When you return the data, keep every line exactly as it is and leave out the pictures.

Stored items ::
───

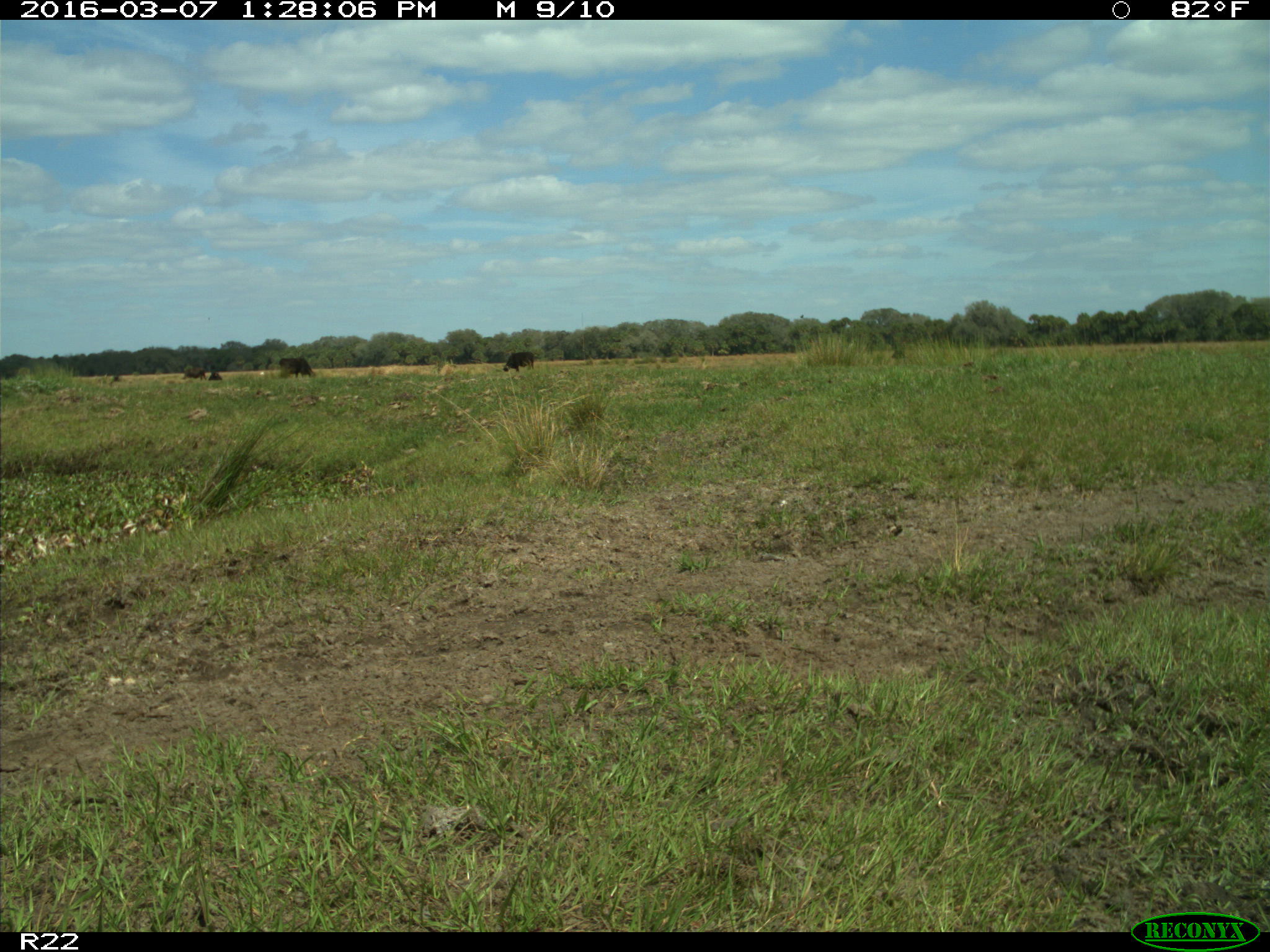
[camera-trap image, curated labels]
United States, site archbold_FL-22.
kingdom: Animalia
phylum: Chordata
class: Mammalia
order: Artiodactyla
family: Bovidae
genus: Bos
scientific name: Bos taurus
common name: domestic cow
Bos taurus (domestic cow).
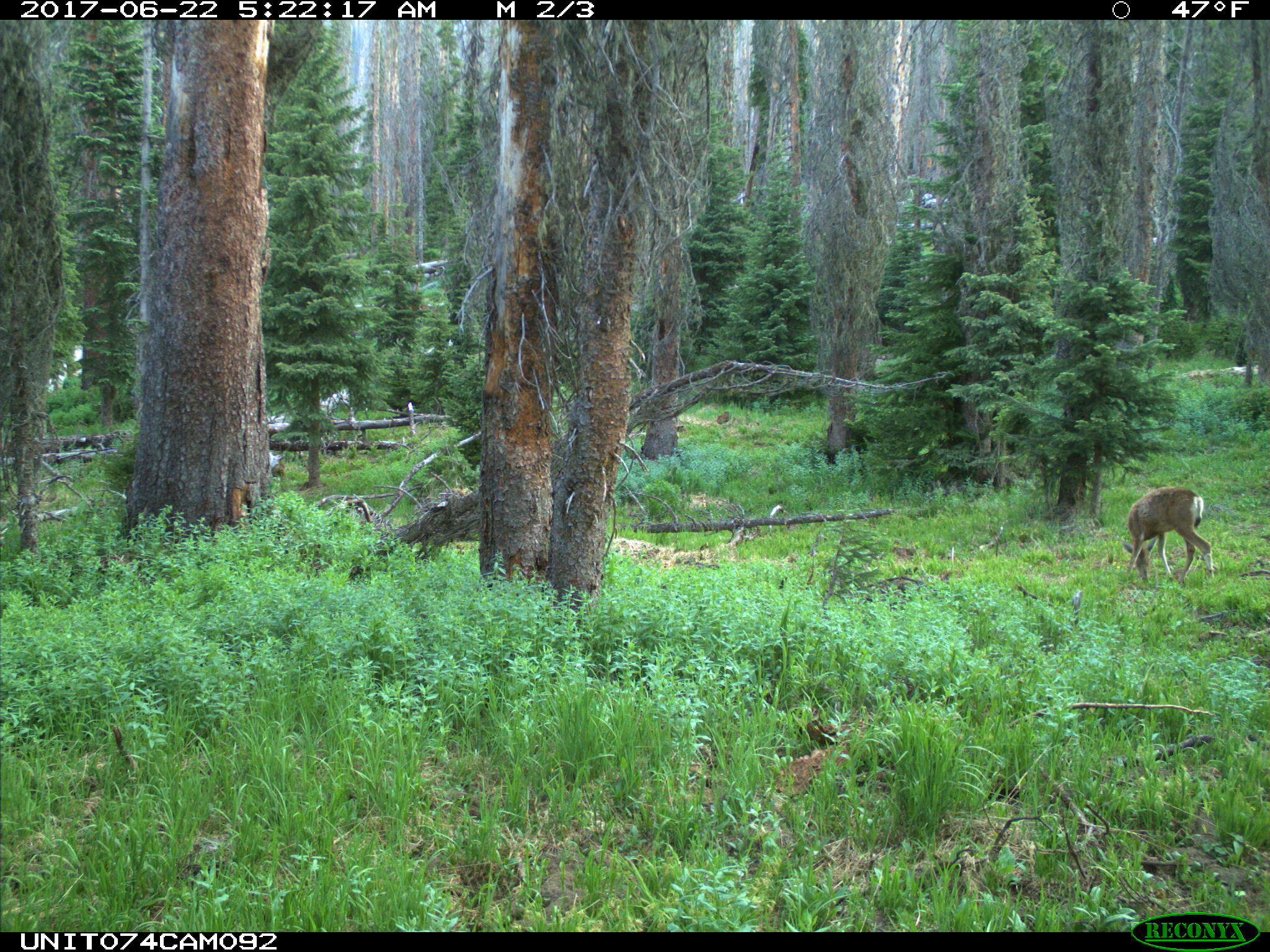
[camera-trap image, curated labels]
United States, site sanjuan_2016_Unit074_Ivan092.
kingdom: Animalia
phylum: Chordata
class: Mammalia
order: Artiodactyla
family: Cervidae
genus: Odocoileus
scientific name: Odocoileus hemionus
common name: mule deer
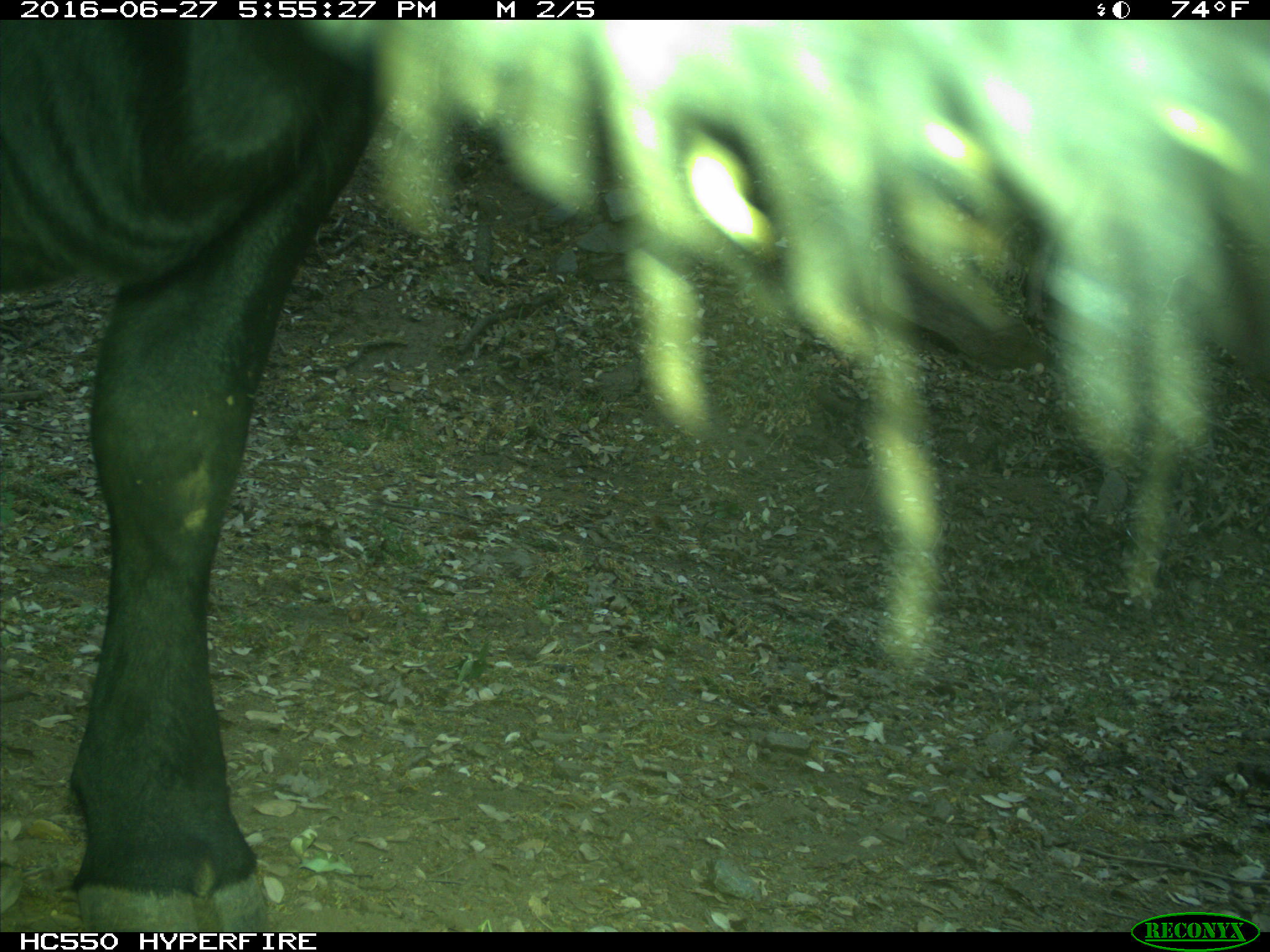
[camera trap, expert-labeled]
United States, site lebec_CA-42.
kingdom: Animalia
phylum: Chordata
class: Mammalia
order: Artiodactyla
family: Bovidae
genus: Bos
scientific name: Bos taurus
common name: domestic cow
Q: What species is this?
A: Bos taurus (domestic cow).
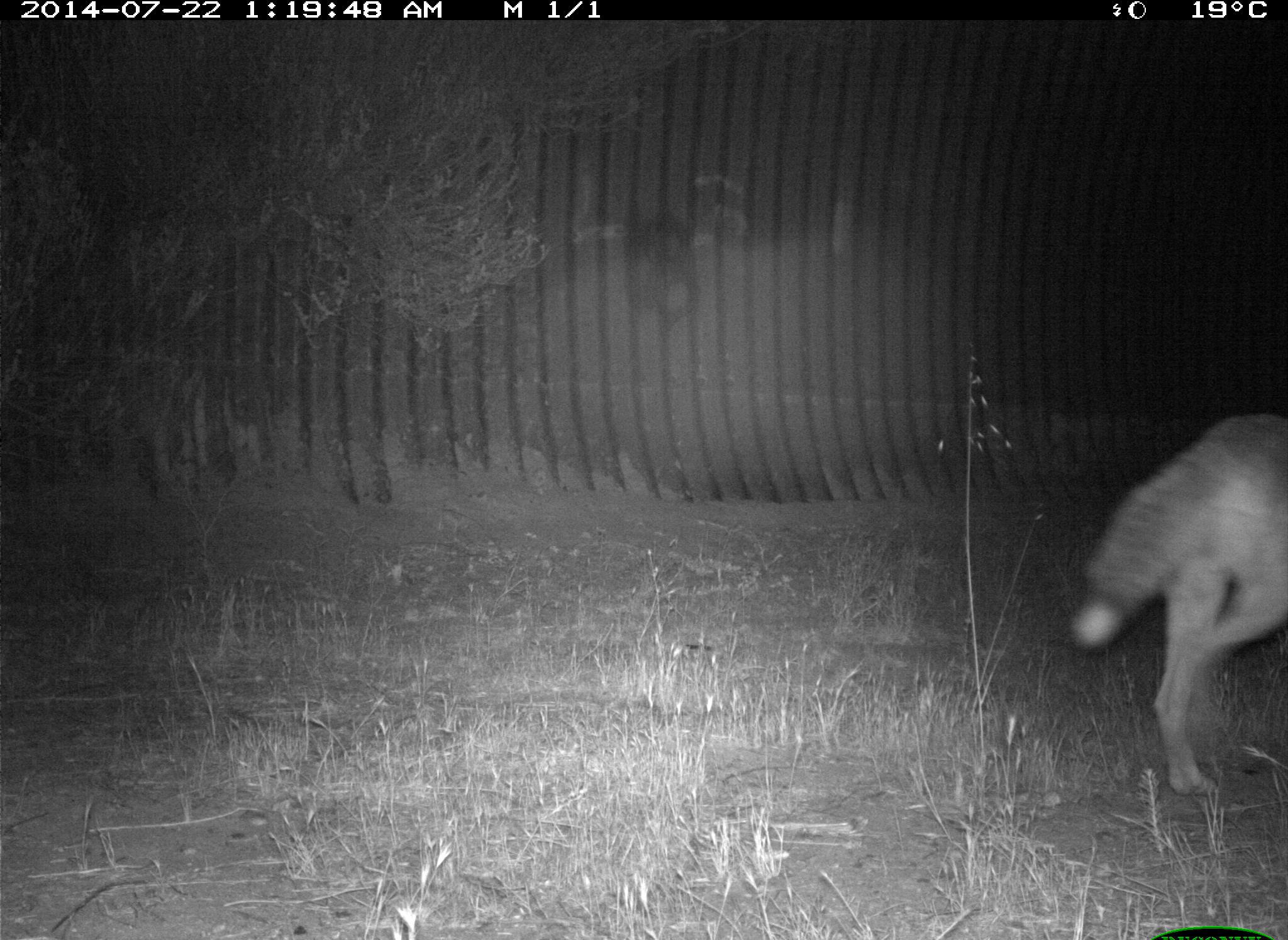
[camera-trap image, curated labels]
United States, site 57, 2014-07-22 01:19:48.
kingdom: Animalia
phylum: Chordata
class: Mammalia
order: Carnivora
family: Canidae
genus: Canis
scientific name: Canis latrans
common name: coyote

───

Solution to this task ::
[camera-trap image, curated labels]
United States, site archbold_FL-22.
kingdom: Animalia
phylum: Chordata
class: Mammalia
order: Artiodactyla
family: Bovidae
genus: Bos
scientific name: Bos taurus
common name: domestic cow
Bos taurus (domestic cow).
[camera-trap image, curated labels]
United States, site sanjuan_2016_Unit074_Ivan092.
kingdom: Animalia
phylum: Chordata
class: Mammalia
order: Artiodactyla
family: Cervidae
genus: Odocoileus
scientific name: Odocoileus hemionus
common name: mule deer
[camera trap, expert-labeled]
United States, site lebec_CA-42.
kingdom: Animalia
phylum: Chordata
class: Mammalia
order: Artiodactyla
family: Bovidae
genus: Bos
scientific name: Bos taurus
common name: domestic cow
Q: What species is this?
A: Bos taurus (domestic cow).
[camera-trap image, curated labels]
United States, site 57, 2014-07-22 01:19:48.
kingdom: Animalia
phylum: Chordata
class: Mammalia
order: Carnivora
family: Canidae
genus: Canis
scientific name: Canis latrans
common name: coyote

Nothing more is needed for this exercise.